By Steve Higginbotham

Last Sunday, our shepherds revealed our theme for the year, “Faithful Living: Holding Fast the Pattern” (2 Timothy 1:13). This theme or emphasis for the upcoming year is very timely. We live in a time when we’re hearing about and seeing things in our nation and in our churches that we would have never thought we would be seeing and hearing.

Surely, no one would argue that our national morals have not slipped. We don’t bat an eye at divorce. There is no shame in living together outside the bonds of marriage. We’ve become foolish in our attempt to mainstream gender-related issues such as homosexuality, transgenderism, and gender fluidity.

But it’s not just our society. The problem is found in our churches today. Many churches have adopted beliefs and practices that the generations before them stood firmly against.

The problem? The pattern set forth in God’s word has not been held fast. People have taken their eyes off of the “old paths,” thinking they are antiquated, irrelevant, and ineffective in meeting the needs of people today.

Quite the contrary!

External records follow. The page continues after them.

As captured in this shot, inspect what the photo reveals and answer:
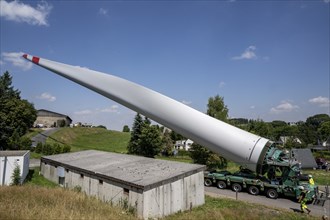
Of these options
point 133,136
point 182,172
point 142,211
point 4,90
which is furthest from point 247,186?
point 4,90

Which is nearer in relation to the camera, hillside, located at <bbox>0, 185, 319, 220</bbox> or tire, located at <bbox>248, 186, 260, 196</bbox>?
hillside, located at <bbox>0, 185, 319, 220</bbox>

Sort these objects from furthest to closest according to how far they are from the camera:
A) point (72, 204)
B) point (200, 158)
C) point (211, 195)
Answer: point (200, 158)
point (211, 195)
point (72, 204)

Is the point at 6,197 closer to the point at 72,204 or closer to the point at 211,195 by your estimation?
the point at 72,204

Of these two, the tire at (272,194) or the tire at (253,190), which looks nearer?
the tire at (272,194)

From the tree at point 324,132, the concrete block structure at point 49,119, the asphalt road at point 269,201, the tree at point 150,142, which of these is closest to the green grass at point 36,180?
the asphalt road at point 269,201

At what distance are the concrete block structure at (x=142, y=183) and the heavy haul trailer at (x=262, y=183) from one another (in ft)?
12.8

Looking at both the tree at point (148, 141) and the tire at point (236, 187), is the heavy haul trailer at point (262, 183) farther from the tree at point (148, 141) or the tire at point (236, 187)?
the tree at point (148, 141)

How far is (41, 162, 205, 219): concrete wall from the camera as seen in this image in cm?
1500

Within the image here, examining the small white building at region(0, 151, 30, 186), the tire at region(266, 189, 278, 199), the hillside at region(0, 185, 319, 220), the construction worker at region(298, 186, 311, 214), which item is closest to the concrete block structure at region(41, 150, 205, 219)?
the hillside at region(0, 185, 319, 220)

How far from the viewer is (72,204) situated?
13164mm

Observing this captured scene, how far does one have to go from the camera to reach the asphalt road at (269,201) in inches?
688

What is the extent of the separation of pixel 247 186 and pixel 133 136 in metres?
31.5

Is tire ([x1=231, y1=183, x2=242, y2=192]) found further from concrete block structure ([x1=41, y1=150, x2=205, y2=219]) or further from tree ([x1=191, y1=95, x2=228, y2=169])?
tree ([x1=191, y1=95, x2=228, y2=169])

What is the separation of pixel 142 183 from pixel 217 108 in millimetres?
19541
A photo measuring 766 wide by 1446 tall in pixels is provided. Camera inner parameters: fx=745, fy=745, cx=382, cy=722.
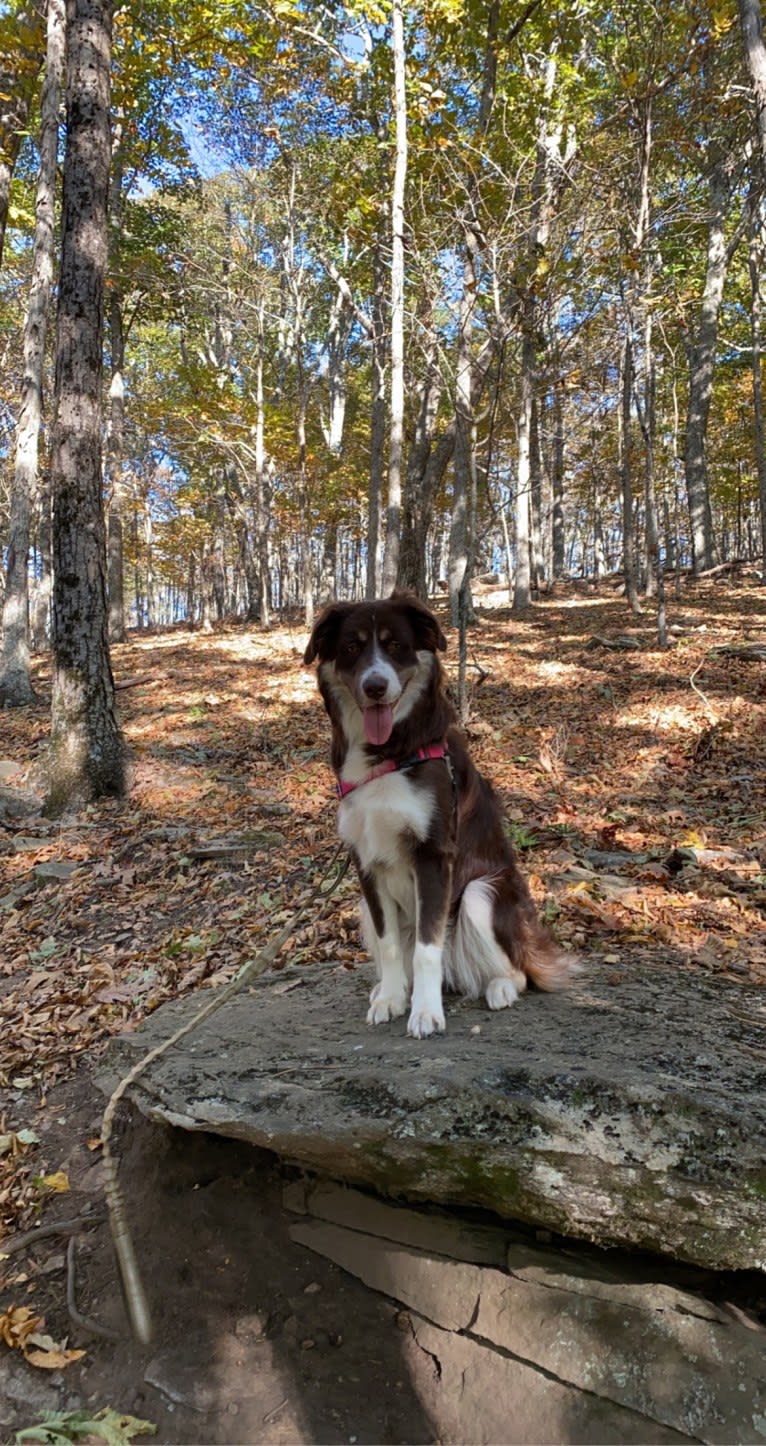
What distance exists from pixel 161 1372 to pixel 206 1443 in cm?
29

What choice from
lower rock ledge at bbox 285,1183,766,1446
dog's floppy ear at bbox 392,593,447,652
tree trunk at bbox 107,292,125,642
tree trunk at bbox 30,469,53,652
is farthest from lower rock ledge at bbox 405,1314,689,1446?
tree trunk at bbox 107,292,125,642

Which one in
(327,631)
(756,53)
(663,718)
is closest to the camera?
(327,631)

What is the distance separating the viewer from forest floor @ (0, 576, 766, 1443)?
262cm

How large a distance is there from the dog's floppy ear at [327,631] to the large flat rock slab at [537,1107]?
66.3 inches

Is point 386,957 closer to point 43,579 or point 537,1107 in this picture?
point 537,1107

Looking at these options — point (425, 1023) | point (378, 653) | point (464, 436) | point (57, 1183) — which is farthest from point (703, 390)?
point (57, 1183)

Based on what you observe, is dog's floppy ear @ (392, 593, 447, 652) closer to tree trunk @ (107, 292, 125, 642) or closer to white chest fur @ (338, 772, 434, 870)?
white chest fur @ (338, 772, 434, 870)

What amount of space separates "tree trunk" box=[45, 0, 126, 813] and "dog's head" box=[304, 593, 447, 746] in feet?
16.3

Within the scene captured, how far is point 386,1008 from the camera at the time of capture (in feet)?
11.1

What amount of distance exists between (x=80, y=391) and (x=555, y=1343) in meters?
8.14

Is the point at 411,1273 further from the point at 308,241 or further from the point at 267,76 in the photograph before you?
the point at 308,241

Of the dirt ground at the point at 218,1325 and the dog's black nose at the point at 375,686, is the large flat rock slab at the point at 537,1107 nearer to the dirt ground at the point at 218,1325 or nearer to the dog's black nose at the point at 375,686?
the dirt ground at the point at 218,1325

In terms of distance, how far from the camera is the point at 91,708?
7.72 m

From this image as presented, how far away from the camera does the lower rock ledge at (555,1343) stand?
7.27ft
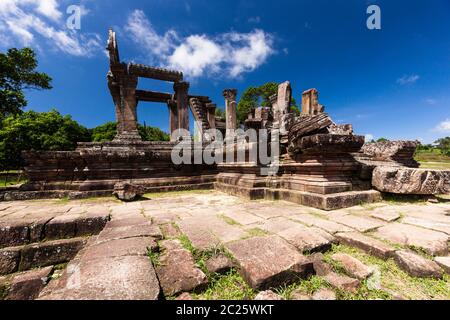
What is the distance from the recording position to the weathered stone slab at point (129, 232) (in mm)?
1742

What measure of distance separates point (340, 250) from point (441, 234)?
979 millimetres

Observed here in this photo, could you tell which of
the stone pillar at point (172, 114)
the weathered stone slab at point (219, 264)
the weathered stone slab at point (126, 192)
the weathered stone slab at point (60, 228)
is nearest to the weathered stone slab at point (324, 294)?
the weathered stone slab at point (219, 264)

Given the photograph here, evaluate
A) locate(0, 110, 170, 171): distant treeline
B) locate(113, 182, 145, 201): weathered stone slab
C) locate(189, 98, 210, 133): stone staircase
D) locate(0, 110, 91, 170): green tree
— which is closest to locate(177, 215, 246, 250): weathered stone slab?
locate(113, 182, 145, 201): weathered stone slab

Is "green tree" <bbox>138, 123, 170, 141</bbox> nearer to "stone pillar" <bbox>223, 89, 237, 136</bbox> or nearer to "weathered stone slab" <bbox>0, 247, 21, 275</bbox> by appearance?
"stone pillar" <bbox>223, 89, 237, 136</bbox>

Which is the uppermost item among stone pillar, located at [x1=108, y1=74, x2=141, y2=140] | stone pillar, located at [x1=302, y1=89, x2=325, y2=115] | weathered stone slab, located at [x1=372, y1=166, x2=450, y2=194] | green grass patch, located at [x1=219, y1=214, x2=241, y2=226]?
stone pillar, located at [x1=302, y1=89, x2=325, y2=115]

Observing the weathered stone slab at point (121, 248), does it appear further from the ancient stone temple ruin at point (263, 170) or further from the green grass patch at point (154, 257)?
the ancient stone temple ruin at point (263, 170)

I am convinced that the answers people are seeking today are not shrouded behind curtains of change but are clearly manifested in the pattern set forth in the past.

The time has come when preachers need to dust off some of those old sermon outlines that have been tucked away for years in the back of filing cabinets or in computer files that haven’t been accessed in years and preach them again.

The hope for our future rests in the past. To move forward, we must go back to the pattern set forth in Scripture. Forget about political correctness, cultural relevance, and pragmatism, and “Ask for the old paths, where the good way is, and walk in it; Then you will find rest for your souls” (Jeremiah 6:16).